> What this task involves: Format the lines from the one containing "Does (450,250) appear" through the one containing "893 millimetres", both included, as a numbered list, leaving out blank lines.

begin Excerpted data

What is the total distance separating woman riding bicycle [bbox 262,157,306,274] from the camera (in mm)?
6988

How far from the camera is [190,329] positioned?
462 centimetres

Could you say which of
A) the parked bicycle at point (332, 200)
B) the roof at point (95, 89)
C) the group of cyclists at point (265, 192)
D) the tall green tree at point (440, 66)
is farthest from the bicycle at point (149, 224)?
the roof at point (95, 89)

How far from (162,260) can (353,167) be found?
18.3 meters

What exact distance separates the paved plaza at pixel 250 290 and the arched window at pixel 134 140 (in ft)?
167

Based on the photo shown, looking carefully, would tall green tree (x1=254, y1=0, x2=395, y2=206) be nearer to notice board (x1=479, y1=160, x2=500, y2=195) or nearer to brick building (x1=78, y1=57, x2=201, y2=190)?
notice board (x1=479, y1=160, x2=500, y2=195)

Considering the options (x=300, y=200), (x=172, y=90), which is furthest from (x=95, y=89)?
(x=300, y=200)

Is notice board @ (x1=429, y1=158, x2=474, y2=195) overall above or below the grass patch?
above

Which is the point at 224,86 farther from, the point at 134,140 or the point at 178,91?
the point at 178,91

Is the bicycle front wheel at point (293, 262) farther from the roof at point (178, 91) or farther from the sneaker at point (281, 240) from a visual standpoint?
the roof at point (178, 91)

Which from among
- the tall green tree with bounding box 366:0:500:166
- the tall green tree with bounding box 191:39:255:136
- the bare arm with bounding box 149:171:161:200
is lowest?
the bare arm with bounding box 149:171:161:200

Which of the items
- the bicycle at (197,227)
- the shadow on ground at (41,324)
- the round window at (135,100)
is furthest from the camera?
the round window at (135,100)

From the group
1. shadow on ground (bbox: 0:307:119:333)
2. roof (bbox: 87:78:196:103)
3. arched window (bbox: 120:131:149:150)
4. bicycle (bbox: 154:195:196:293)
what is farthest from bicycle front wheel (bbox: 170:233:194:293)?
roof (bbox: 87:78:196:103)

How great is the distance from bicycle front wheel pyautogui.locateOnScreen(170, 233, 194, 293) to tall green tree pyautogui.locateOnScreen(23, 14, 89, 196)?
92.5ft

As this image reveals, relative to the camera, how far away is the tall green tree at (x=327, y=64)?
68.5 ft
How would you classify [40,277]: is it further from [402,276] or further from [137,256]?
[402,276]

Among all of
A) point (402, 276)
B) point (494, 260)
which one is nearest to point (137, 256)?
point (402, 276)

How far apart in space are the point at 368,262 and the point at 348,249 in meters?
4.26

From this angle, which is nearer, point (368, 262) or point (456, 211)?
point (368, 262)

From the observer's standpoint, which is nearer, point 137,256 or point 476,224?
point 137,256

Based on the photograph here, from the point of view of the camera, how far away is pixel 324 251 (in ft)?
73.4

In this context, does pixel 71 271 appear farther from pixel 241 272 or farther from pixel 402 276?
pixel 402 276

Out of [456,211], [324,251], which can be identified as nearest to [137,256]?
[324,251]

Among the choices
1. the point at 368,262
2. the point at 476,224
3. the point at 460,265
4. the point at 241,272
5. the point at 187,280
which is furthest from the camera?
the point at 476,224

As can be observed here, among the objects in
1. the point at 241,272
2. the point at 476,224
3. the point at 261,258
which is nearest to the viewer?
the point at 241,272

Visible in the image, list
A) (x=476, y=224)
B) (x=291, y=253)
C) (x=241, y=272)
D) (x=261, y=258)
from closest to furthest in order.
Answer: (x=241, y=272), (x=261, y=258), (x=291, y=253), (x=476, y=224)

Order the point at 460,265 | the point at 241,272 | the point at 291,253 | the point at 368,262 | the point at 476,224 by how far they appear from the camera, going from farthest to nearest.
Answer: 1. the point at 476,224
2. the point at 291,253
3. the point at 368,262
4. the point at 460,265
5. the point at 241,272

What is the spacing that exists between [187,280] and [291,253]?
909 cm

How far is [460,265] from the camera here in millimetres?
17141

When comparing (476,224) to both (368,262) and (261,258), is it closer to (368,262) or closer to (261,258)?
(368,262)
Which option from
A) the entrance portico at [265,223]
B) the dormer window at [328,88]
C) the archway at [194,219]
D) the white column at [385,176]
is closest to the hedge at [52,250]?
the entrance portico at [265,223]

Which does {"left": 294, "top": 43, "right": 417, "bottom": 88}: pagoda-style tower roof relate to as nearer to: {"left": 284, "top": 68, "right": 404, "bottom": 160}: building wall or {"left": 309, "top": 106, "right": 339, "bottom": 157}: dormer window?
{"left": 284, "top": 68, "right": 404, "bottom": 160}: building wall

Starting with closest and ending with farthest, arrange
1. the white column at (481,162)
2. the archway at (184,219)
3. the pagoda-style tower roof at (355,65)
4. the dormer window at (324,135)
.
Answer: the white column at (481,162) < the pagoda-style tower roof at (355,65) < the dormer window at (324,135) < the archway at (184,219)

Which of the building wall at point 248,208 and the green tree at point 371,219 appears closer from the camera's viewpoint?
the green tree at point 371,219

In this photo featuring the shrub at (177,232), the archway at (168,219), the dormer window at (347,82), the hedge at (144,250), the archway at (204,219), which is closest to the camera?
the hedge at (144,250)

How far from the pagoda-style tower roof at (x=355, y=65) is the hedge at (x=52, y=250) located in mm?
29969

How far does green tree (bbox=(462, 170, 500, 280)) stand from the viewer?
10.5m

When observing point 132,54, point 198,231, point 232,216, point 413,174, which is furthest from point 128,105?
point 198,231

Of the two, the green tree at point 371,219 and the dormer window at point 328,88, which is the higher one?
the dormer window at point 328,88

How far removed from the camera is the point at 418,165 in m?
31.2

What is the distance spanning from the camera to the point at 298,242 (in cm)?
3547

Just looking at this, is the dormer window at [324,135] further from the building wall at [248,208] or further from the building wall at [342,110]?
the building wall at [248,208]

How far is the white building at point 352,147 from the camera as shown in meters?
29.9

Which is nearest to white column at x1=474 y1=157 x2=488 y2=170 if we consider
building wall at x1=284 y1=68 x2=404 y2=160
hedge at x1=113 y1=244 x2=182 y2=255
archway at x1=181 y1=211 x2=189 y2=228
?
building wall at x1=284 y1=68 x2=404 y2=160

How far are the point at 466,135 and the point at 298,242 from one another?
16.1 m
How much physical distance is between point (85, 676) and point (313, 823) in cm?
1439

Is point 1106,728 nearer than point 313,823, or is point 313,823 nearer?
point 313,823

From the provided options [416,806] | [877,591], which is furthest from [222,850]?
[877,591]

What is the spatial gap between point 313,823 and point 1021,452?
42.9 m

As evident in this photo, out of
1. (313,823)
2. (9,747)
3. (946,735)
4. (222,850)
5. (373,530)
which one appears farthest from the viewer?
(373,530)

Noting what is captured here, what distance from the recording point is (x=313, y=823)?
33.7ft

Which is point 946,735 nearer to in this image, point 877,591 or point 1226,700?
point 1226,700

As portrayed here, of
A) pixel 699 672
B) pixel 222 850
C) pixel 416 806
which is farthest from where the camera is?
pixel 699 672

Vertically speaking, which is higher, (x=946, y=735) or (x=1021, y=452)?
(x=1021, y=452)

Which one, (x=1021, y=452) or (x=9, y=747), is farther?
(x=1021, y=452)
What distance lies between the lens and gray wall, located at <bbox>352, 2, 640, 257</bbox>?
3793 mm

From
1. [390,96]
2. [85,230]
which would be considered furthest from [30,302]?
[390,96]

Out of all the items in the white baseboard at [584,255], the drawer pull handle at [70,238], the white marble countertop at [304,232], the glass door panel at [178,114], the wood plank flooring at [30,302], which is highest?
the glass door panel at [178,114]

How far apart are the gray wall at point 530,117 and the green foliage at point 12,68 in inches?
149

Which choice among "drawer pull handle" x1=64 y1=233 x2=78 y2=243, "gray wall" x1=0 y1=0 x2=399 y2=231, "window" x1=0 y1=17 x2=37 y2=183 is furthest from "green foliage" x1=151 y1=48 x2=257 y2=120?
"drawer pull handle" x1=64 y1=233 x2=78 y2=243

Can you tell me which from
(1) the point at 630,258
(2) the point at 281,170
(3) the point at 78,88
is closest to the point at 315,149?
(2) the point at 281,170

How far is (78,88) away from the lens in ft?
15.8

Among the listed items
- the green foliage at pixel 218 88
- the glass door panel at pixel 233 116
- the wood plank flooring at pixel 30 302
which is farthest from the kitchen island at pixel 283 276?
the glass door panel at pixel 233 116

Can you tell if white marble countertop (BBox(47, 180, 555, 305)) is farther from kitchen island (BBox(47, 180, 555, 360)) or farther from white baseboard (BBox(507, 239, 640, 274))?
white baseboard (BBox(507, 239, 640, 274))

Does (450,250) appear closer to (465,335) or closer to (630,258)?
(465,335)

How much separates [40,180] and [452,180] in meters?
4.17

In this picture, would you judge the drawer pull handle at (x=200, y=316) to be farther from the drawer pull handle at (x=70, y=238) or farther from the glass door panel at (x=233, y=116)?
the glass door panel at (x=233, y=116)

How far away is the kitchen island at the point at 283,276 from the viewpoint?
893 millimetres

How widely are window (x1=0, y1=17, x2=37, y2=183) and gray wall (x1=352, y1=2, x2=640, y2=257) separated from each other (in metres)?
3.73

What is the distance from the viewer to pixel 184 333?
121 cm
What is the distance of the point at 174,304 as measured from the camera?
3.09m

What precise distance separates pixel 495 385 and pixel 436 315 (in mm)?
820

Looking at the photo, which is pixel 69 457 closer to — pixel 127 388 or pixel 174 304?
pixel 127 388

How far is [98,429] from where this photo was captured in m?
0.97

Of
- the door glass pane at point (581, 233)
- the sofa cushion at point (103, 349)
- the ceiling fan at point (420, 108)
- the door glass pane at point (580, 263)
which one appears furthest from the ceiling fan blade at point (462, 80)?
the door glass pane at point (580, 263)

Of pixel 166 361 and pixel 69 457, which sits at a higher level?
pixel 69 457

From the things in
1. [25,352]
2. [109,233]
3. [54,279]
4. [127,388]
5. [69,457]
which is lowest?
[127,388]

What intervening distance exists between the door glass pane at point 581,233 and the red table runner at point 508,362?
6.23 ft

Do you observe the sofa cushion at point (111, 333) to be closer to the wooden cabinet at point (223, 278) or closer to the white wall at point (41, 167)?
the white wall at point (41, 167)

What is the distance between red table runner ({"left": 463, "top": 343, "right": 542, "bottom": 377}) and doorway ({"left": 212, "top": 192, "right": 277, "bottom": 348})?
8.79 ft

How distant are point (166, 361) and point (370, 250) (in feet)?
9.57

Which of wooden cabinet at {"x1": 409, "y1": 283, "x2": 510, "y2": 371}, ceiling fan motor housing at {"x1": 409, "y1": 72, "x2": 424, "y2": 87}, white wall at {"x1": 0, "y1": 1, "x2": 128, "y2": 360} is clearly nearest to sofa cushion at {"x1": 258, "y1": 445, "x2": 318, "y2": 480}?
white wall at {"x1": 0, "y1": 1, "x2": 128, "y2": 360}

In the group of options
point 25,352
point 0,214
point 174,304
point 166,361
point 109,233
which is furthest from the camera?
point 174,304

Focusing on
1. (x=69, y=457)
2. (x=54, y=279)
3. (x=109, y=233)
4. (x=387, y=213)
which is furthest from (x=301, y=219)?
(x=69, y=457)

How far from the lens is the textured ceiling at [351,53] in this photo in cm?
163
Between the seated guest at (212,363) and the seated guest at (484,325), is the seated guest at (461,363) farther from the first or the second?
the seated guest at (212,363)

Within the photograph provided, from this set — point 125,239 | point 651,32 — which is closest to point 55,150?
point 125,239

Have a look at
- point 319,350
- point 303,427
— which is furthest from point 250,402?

end Excerpted data

> Response to this exercise:
1. Does (450,250) appear closer to (465,335) or closer to (630,258)?
2. (465,335)
3. How much separates [40,180] and [452,180] in meters?
4. 4.17
5. In this picture, would you judge the drawer pull handle at (x=200, y=316) to be farther from the drawer pull handle at (x=70, y=238) or farther from the glass door panel at (x=233, y=116)?
6. the glass door panel at (x=233, y=116)
7. How far away is the kitchen island at the point at 283,276 from the viewpoint?
8. 893 millimetres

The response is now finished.